### SELECTION
——

AIX doesn’t support anything but IBM POWER. There was an early porting
effort to IA-64 circa 2000-2001, but was abandoned early. Just as
there was a SPARC porting effort for Windows that was abandoned in NT
4 days.

The only mainstream operating systems running on IA-64 this days are
HP-UX, OpenVMS, Linux and various BSDs. From this list, only HP-UX and
OpenVMS matter because you can’t run current versions on something
else.

IA-32 has become too expensive to replace. All the other platforms are
for some specific niche. I think this is caused partially by
Microsoft. UNIX/Linux vendors AND ISVs have adapted extremely fast
to architecture changes. It has never taken more then an year for any
historic transition to occur (including x86 -> x64) in UNIX/Linux
world.

In Windows, even a simple transition like x86 -> x64 takes forever,
Microsoft provides x64 software only for Windows and SQL-SERVER. What
about Office and Visual Studio? (I hear Office 2010 will run on x64).
Why does Visual Studio, when running on 64 bit windows and targets 64
bit binaries, use 32 bit cross compilers?

I also blame Intel for the slow 64 bit transition. When 64 bit SPARC
appeared, compiler could produce binaries that used new 64 bit
instructions and 32 bit pointers. This is important because a lot of
software doesn’t need 64 bit pointers (decreasing address bus pressure
and increasing memory throughput) and because new 64 bit plugins could
work with old 32 bit software!

/end rant.


Aram Hăvărneanu

>

On Tue, Apr 6, 2010 at 5:59 AM, Prokash Sinha
wrote:
> > Yep, you are right. RedHat has been ported to IA64. Also SPARC is
under-
> nurished these days. AIX also supports some IA64, and kernel.org has a
port
> for it too. I don’t know but I think novel’s suse also have a port.
> >
>
> AIX doesn’t support anything but IBM POWER. There was an early porting
> effort to IA-64 circa 2000-2001, but was abandoned early. Just as
> there was a SPARC porting effort for Windows that was abandoned in NT
> 4 days.
>
> The only mainstream operating systems running on IA-64 this days are
> HP-UX, OpenVMS, Linux and various BSDs. From this list, only HP-UX and
> OpenVMS matter because you can’t run current versions on something
> else.

FWIW (not much :), Xen also runs/ran on IA64. Someone asked if I could
look at porting my PV drivers to IA64. I looked, but it was a fairly big
change so it didn’t happen. I don’t feel so bad about it now :slight_smile:

> In Windows, even a simple transition like x86 -> x64 takes forever,
> Microsoft provides x64 software only for Windows and SQL-SERVER.

And Exchange (AMD64, not sure about IA64)

James

There’s so much nonsense in this I barely know where to start. I just HATE it when a post like this puts me in the position of having to defend and explain Microsoft to people who are so very obviously clueless.

FIRST of all, without Microsoft there probably would BE no x64 as we know it today. Seriously. If you’re not aware of this, you don’t know the history of the chip or how the chip was developed.

——

### GIVEN INFORMATION
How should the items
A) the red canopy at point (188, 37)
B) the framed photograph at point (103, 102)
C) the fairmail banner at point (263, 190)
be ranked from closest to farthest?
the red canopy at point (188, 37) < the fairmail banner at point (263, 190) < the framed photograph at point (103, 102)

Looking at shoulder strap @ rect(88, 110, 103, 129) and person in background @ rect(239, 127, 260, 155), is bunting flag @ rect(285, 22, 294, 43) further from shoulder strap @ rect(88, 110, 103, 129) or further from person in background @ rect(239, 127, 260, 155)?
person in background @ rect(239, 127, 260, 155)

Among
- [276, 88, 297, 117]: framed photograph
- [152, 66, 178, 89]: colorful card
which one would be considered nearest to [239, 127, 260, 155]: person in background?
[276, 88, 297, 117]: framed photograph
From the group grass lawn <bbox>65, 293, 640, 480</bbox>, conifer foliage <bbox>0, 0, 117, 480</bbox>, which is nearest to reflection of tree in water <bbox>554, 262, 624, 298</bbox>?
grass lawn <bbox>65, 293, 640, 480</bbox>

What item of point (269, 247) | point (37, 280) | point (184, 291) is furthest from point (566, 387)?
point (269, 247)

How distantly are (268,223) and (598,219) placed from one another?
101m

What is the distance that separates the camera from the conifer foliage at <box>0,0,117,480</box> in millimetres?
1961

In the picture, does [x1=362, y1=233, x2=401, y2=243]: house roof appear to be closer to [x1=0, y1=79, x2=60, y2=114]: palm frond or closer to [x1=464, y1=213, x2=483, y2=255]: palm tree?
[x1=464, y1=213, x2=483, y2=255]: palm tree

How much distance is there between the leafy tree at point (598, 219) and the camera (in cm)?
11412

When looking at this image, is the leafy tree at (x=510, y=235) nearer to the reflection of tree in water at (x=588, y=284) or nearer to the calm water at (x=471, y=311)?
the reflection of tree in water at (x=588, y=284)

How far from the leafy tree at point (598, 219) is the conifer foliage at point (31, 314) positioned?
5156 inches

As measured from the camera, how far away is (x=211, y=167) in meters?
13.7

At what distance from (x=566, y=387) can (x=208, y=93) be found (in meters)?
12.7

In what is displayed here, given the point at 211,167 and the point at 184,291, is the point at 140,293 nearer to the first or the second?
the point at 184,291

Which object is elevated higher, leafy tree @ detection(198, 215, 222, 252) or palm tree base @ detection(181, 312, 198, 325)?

——

### TASKS AND EXERCISES
1. Summarize the thread on processor architectures in two sentences.
2. Translate this sentence from the thread on processor architectures into Spanish: "UNIX/Linux vendors AND ISVs have adapted extremely fast to architecture changes."
3. Write the next paragraph of the thread on processor architectures, picking up after its final sentence.

### ANSWERS FOR THE EXERCISE
1. The thread on processor architectures states that AIX supports only IBM POWER and that the mainstream operating systems on IA-64 are HP-UX, OpenVMS, Linux and various BSDs, of which only HP-UX and OpenVMS matter. One post blames Microsoft and Intel for the slow 64-bit transition, a reply adds that Xen also ran on IA64 and that Microsoft ships Exchange for AMD64, and a last post calls the criticism nonsense and says that without Microsoft there probably would be no x64 as we know it today.

2. Los proveedores de UNIX/Linux Y los ISV se han adaptado extremadamente rápido a los cambios de arquitectura.

3.
SECOND, *very* shortly after the AMD64’s (Hammer) release, Windows was RTM’ed with x64 support. I don’t call that “taking forever.” Further, you’ll note that when Windows-64 shipped with x64 support, it shipped with VERY good (not perfect, but VERY good) compatibility. Tons of down-level apps ran just fine as 32-bit apps. And those apps typically ran (and today do run) FASTER than they do on x86.

And, by the way, “even a simple transition like x86 -> x64”? Simple? Really? From an OS point of view, that’s SIMPLE? I don’t think so.

THIRD, *the* limiting problem for x64 has always been driver support. Linux systems don’t support one TENTH of the devices supported by Windows. MSFT had the OS support, the core driver stack support. It took the ISV’s *ages* to get their drivers 64-bit compliant. The only thing that caused 64-bit drivers to eventually be released was Microsoft’s (heavy handed, for my tastes, but unfortunately required) policy of REQUIRING x64 drivers to be provided when x86 drivers were logo’ed by WHQL. If it was up to ISVs and OEMs, there STILL wouldn’t be any 64-bit drivers.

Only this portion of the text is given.